Some herbalist parents use rooibos, chamomile, ginkgo, lemon balm or hawthorn to treat hyperactivity in their children. It is recommended, though, that you consult with a physician prior to implementing any such treatment.
Bad breath and mild stomach conditions are relieved by using an infusion of hawthorn, fennel, ginger and boiled water.
I have found that one of the best preventive combination of herbs for my regular gout condition is a mix of celery seed, nettle and hawthorn. When dried, I have ground and sprinkled them on salad, but most frequently make a concentrated infusion, then mix the tea with cherry juice.
A First Nations friend of mine swears that hawthorn also is effective to repair fatigued and strained muscles, and has been successfully used to treat sprained ankles, and to reduce hypertension.
Regardless of the many claims of healing powers attributed to hawthorn, it provides excellent nutritional benefit, particularly in winter months. It is high in vitamin C, and is a phenomenal survival food for winter country hikers. Commonly, as a result, hawthorn was used, along with dried saskatoons or blueberries, rose hips and even mountain ash (another non-native to Canada’s prairies) in pemmican recipes, carried by couriers du bois and natives on winter excursions.

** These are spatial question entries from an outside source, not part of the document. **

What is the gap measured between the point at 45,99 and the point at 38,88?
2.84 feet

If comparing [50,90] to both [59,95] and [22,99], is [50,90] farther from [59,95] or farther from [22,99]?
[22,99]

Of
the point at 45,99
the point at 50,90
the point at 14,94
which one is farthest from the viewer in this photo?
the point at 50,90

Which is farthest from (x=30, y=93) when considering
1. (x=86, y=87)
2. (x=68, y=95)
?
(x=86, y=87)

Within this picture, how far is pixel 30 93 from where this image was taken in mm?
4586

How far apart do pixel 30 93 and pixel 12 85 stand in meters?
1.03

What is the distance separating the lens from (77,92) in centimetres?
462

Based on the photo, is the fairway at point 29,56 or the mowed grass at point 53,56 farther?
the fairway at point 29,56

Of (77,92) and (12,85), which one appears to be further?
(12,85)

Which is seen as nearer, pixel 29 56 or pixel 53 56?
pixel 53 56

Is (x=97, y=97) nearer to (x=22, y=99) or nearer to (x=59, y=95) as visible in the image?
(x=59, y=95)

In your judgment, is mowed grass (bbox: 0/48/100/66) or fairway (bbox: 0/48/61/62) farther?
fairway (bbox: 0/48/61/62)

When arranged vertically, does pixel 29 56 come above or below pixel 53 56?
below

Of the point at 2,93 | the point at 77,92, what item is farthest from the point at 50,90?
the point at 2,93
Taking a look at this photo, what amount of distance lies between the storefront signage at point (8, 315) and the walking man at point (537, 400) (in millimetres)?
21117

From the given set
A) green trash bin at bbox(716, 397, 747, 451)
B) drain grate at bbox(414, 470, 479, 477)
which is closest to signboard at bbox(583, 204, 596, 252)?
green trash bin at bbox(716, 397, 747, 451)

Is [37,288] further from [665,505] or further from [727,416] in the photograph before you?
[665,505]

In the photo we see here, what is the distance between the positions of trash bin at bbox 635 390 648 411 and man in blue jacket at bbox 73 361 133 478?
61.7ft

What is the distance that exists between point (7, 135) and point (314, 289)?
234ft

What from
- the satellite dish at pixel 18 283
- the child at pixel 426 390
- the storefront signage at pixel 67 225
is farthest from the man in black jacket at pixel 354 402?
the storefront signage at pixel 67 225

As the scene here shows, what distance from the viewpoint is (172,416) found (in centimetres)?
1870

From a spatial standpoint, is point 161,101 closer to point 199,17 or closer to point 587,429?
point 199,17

Tuesday, September 6, 2011

Yarrow -- A First Aid Kit for Wounds And Cuts

Considered an edible wild plant, yarrow is one of those medicinally beneficial plants that offers little in the way of culinary pleasures. It has a somewhat unpleasant, bitter taste (not unlike fireweed) and, unsurprisingly, was used years ago as a hops and barley substitute in beer. Yarrow can be used in soups and stews, and works well as a spice rather than a leafy green. It goes well with heavier meats such as beef and lamb, offering a taste that provides the same effect as worcheshire sauce.
Although its culinary value is not significant, it is quite edible, and offers great nutritional benefit. Along with its nutrition, though, it contains thujone (found in wormwood and absinthe), which is considered narcotic. Yarrow contains flavonoids and terpenes in abundance, and is anti-oxidant.
Modest culinary benefit and good nutritional benefit are the two lesser properties of yarrow, however. It has an incredibly wide array of medicinal and cosmetic uses that have been relied upon for centuries.
antiseptic, antispasmodic, astringent, carminative, diaphoretic, digestive, emmenagogue, stimulant is anti-microbial, anti-inflammatory, and antioxidant.
Yarrow is an effective aid to reduce bleeding from cuts, and to speed healing of wounds and burns. Innovative pioneers and First Nations even used yarrow to treat toothache. It is an effective treatment for relief of colds, hay fever, sinusitis and influenza. Labelled by the early English as “soldiers’ woundwort” and “carpenters’ weed,” the nicknames attest to its value as a treatment for wounds and bleeding. Because of its astringency, yarrow, as a lotion or infusion makes an excellent cosmetic aid, cleansing and tonibg the skin. Containing camphor and salicylic acid, yarrow can be a great pain reliever when drunk as a tea.
The wide variety of uses for yarrow extend to the garden, with yarrow being used as an accelerator for compost, and to provide valuable copper to deficient soils. As a companion plant, it boosts essential oil production in those plants, deters many insects and acts as a great repellent . Added to water or ammonia, it can be used as a good cleaner.
Late summer and early fall are the ideal times to harvest the feathery leaves and umbrella-shaped flower or seed heads. This plant is found in wastelands around the world, and has become naturalized to North America. Like many herbs that produce quality essential oils, it appears that it is its propensity for growing in marginal locations that contribute to its oil content.